─── RECORDS TO USE

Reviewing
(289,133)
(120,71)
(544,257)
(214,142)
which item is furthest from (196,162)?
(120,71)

──────
─── RECORDS TO USE

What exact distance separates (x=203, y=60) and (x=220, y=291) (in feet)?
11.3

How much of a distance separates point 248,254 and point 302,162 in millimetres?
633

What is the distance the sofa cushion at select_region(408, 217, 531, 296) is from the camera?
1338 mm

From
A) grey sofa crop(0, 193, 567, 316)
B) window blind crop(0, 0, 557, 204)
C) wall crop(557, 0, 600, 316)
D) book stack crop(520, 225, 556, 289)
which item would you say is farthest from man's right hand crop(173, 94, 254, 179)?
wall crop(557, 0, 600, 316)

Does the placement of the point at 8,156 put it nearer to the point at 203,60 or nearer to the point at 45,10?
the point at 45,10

──────

Gather each line of the items above that contains the string "point" and copy it out in full.

▶ **TASK SOLUTION**
How much of a distance separates point 248,254 and point 302,162 in millimetres?
Does the placement of the point at 8,156 put it nearer to the point at 203,60 or nearer to the point at 45,10?
the point at 45,10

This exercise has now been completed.